• **Yang Harus Dikerjakan**:
1 – Siapa saja komponis musik ilustrasi Gundala yang disebutkan dalam teks tentang musik film Gundala?
2 – Tuliskan lanjutan teks tentang musik film Gundala, dimulai sesudah kalimat terakhirnya.

• **Kutipan Terpilih**:
Gundala, film baru garapan Joko Anwar, tayang di bioskop sejak 28 Agustus 2019. Sebelum penayangan, Joko Anwar mengumumkan musik ilustrasi Gundala. Komponisnya tiga orang: Aghi Narottama, Bemby Gusti, dan Tony Merle. Ketiganya pernah meraih penghargaan tata musik terbaik pada Festival Film Indonesia 2017 melalui film Pengabdi Setan.
Musik ilustrasi Aghi, Bemby, dan Tony secara gemilang mengalirkan emosi penonton. Musik itu memperkuat perubahan suasana riang pada awal film Pengabdi Setan menjadi tegang saat pertengahan hingga akhir film. Inilah peran musik ilustrasi. Makin berputar zaman, makin tak terelakkan perannya sebagai penyokong kegemilangan sebuah film.

• **Bahan Terkumpul**:
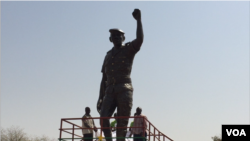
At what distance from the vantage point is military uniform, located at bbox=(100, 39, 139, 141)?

• **Jawaban yang Diharapkan**:
1 – Aghi Narottama, Bemby Gusti, dan Tony Merle.

2 –
“Sejak film bersuara pertama 1927, elemen suara dan musik pelan-pelan berkembang jadi unsur utama yang nyaris sejajar dengan sinematografi,” kata Sofian Purnama, pengajar apresiasi dan kritik film di Fakultas Ilmu Pengetahuan Budaya Universitas Indonesia.
Baca juga: Gundala Bukan Jagoan
Musik ilustrasi mulai dikenal di Indonesia seiring masuknya film bersuara dari Amerika Serikat pada 1929. Maksud film bersuara ialah teknologinya sudah bisa merekam suara dalam pita seluloid. Sebelumnya, teknologi film tak mampu menghasilkan suara. Filmnya disebut film bisu.
Teknologi film bersuara memungkinkan musik terdengar saat penayangannya. Produser, distributor, dan pengusaha bioskop tak perlu lagi mengundang kelompok orkestra ke dalam bioskop. Khalayak Hindia Belanda terpikat dengan teknologi baru ini. Mereka menjadi karib dengan musik ilustrasi film buatan Amerika Serikat.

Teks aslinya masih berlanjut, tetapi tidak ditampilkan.